DO THIS:
Write out all of the records below word for word, omitting the pictures.

Source data:
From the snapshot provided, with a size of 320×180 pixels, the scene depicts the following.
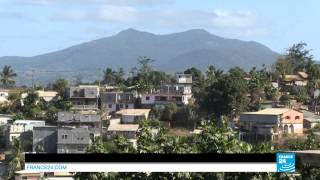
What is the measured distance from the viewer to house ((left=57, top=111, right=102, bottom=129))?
152ft

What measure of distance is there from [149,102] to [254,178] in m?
43.7

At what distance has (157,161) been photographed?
5770mm

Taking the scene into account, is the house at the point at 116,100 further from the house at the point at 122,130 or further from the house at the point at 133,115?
the house at the point at 122,130

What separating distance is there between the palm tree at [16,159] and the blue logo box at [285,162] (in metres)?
30.5

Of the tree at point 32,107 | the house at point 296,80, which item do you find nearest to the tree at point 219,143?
the tree at point 32,107

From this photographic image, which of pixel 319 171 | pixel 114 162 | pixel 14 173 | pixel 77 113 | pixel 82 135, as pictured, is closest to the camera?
pixel 114 162

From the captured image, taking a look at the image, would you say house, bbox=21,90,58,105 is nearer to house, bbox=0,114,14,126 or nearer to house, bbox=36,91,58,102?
house, bbox=36,91,58,102

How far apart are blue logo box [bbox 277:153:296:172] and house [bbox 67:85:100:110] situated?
1979 inches

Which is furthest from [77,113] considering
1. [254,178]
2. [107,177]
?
[254,178]

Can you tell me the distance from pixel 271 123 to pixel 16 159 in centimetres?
1730

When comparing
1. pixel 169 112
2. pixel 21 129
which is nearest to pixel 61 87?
pixel 21 129

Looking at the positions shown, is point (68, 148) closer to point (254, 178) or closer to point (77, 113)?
point (77, 113)

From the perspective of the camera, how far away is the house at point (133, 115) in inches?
1917

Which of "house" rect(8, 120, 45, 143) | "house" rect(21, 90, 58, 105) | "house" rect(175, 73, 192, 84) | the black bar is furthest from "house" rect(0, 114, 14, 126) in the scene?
the black bar
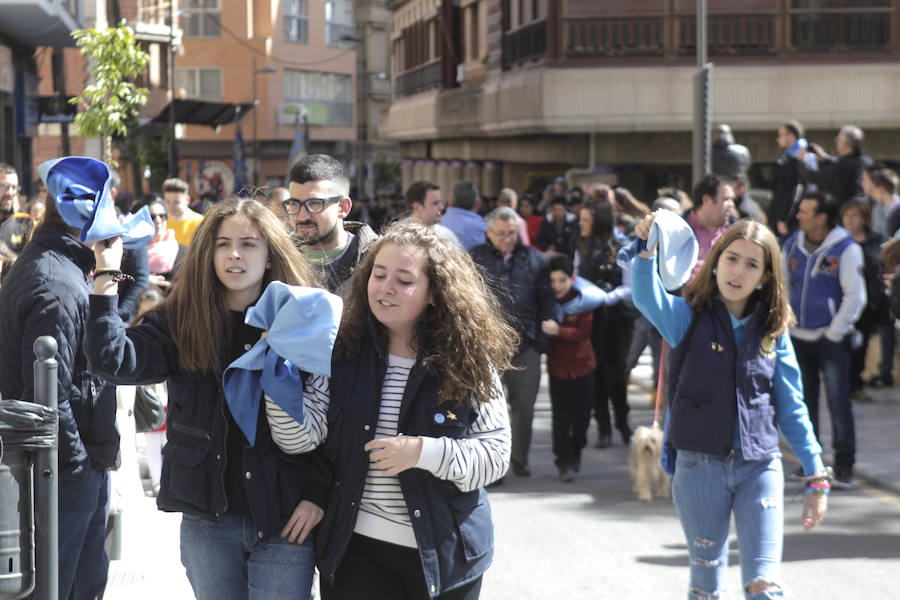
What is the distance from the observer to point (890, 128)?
23500mm

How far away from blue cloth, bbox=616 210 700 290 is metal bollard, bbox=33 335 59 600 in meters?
2.25

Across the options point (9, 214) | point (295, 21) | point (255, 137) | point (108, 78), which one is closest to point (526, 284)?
point (9, 214)

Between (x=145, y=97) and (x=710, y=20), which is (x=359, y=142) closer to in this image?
(x=710, y=20)

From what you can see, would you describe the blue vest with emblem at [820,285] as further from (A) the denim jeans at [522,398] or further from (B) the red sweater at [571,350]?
(A) the denim jeans at [522,398]

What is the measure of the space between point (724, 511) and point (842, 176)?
962 cm

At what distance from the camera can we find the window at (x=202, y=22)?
66062 millimetres

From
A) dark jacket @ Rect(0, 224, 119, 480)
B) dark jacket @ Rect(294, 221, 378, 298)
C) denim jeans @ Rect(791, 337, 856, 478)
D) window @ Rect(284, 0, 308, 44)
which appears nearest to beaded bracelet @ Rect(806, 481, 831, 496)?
dark jacket @ Rect(294, 221, 378, 298)

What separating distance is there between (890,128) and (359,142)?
5710cm

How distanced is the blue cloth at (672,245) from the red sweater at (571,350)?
181 inches

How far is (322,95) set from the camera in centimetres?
7450

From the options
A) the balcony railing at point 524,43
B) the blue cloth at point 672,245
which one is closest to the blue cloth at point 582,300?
the blue cloth at point 672,245

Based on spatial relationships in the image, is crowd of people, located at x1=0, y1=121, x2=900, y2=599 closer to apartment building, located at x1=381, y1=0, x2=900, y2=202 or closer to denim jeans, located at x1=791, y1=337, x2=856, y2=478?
denim jeans, located at x1=791, y1=337, x2=856, y2=478

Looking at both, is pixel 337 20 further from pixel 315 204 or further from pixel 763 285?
pixel 763 285

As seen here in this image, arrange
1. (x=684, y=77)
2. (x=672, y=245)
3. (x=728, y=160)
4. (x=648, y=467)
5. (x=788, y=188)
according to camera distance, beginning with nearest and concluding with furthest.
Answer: (x=672, y=245) → (x=648, y=467) → (x=728, y=160) → (x=788, y=188) → (x=684, y=77)
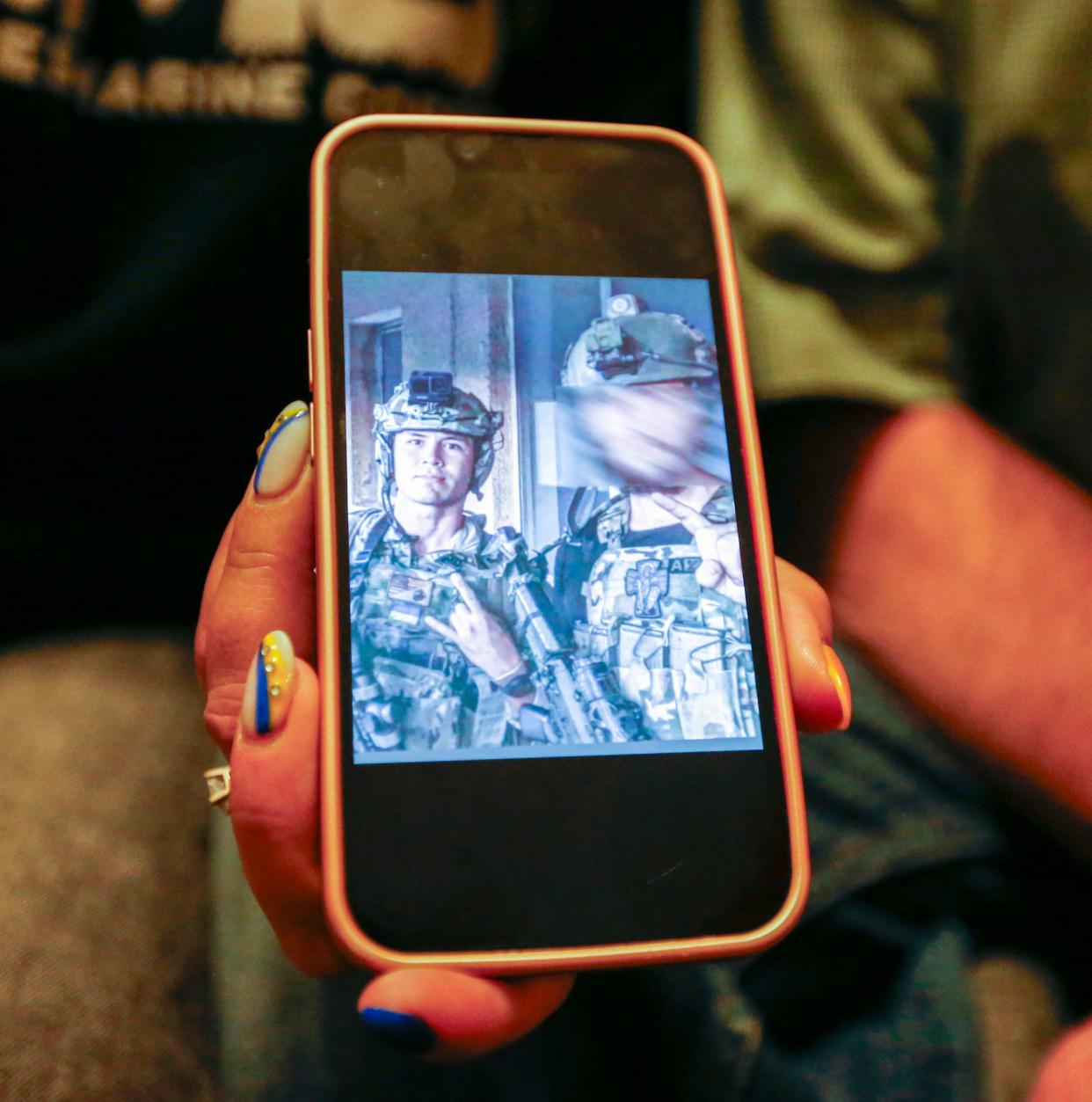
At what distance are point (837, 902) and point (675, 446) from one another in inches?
8.8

IN RESPONSE:
From the snapshot provided, with a size of 320×180 pixels, the scene depicts the following.
What is the measured distance from the viewer to house ((left=57, top=111, right=102, bottom=129))?
152ft

What measure of distance is there from [149,102] to [254,178] in m?
43.7

At what distance has (157,161) been photographed?
5770mm

Taking the scene into account, is the house at the point at 116,100 further from the house at the point at 122,130 or further from the house at the point at 133,115?
the house at the point at 122,130

What separating distance is there between the palm tree at [16,159] and the blue logo box at [285,162] (in metres)?
30.5

Of the tree at point 32,107 | the house at point 296,80, which item do you find nearest to the tree at point 219,143?
the tree at point 32,107

From this photographic image, which of pixel 319 171 | pixel 114 162 | pixel 14 173 | pixel 77 113 | pixel 82 135, as pictured, is closest to the camera?
pixel 114 162

From the captured image, taking a look at the image, would you say house, bbox=21,90,58,105 is nearer to house, bbox=0,114,14,126 or nearer to house, bbox=36,91,58,102?
house, bbox=36,91,58,102

How far apart are blue logo box [bbox 277:153:296:172] and house [bbox 67:85:100:110] situated?
1979 inches

Which is furthest from [77,113] considering
1. [254,178]
2. [107,177]
?
[254,178]

Can you tell me the distance from pixel 271 123 to pixel 16 159 in centimetres?
1730

When comparing
1. pixel 169 112
2. pixel 21 129
which is nearest to pixel 61 87?
pixel 21 129

Looking at the positions shown, is point (68, 148) closer to point (254, 178) or closer to point (77, 113)?
point (77, 113)

From the perspective of the camera, how far away is the house at point (133, 115) in inches?
1917

Which of "house" rect(8, 120, 45, 143) | "house" rect(21, 90, 58, 105) | "house" rect(175, 73, 192, 84) | the black bar is furthest from "house" rect(0, 114, 14, 126) in the scene?
the black bar
What is the distance from the observer to point (890, 128)?
23500mm

How far away from blue cloth, bbox=616 210 700 290 is metal bollard, bbox=33 335 59 600 in meters?
2.25

Across the options point (9, 214) | point (295, 21) | point (255, 137) | point (108, 78), which one is closest to point (526, 284)?
point (9, 214)

Between (x=145, y=97) and (x=710, y=20), which is (x=359, y=142) closer to in this image?
(x=710, y=20)

From what you can see, would you describe the blue vest with emblem at [820,285] as further from (A) the denim jeans at [522,398] or further from (B) the red sweater at [571,350]?
(A) the denim jeans at [522,398]

What is the measure of the space between point (724, 511) and point (842, 176)?
962 cm

At what distance from the camera can we find the window at (x=202, y=22)?
66062 millimetres

From
A) dark jacket @ Rect(0, 224, 119, 480)
B) dark jacket @ Rect(294, 221, 378, 298)
C) denim jeans @ Rect(791, 337, 856, 478)
D) window @ Rect(284, 0, 308, 44)
which appears nearest to beaded bracelet @ Rect(806, 481, 831, 496)?
dark jacket @ Rect(294, 221, 378, 298)

What separating distance is there between (890,128) and (359,142)?
5710cm

How distanced is the blue cloth at (672,245) from the red sweater at (571,350)?
181 inches

How far is (322,95) set from the camera in centimetres?
7450

From the options
A) the balcony railing at point 524,43
B) the blue cloth at point 672,245
which one is closest to the blue cloth at point 582,300?
the blue cloth at point 672,245

Based on spatial relationships in the image, is crowd of people, located at x1=0, y1=121, x2=900, y2=599 closer to apartment building, located at x1=381, y1=0, x2=900, y2=202 or closer to denim jeans, located at x1=791, y1=337, x2=856, y2=478?
denim jeans, located at x1=791, y1=337, x2=856, y2=478

Looking at both, is pixel 337 20 further from pixel 315 204 or further from pixel 763 285?
pixel 763 285

As seen here in this image, arrange
1. (x=684, y=77)
2. (x=672, y=245)
3. (x=728, y=160)
4. (x=648, y=467)
5. (x=788, y=188)
according to camera distance, beginning with nearest and concluding with furthest.
Answer: (x=672, y=245) → (x=648, y=467) → (x=728, y=160) → (x=788, y=188) → (x=684, y=77)
At what distance are point (837, 902) and point (675, 446) from one another in inches?
8.8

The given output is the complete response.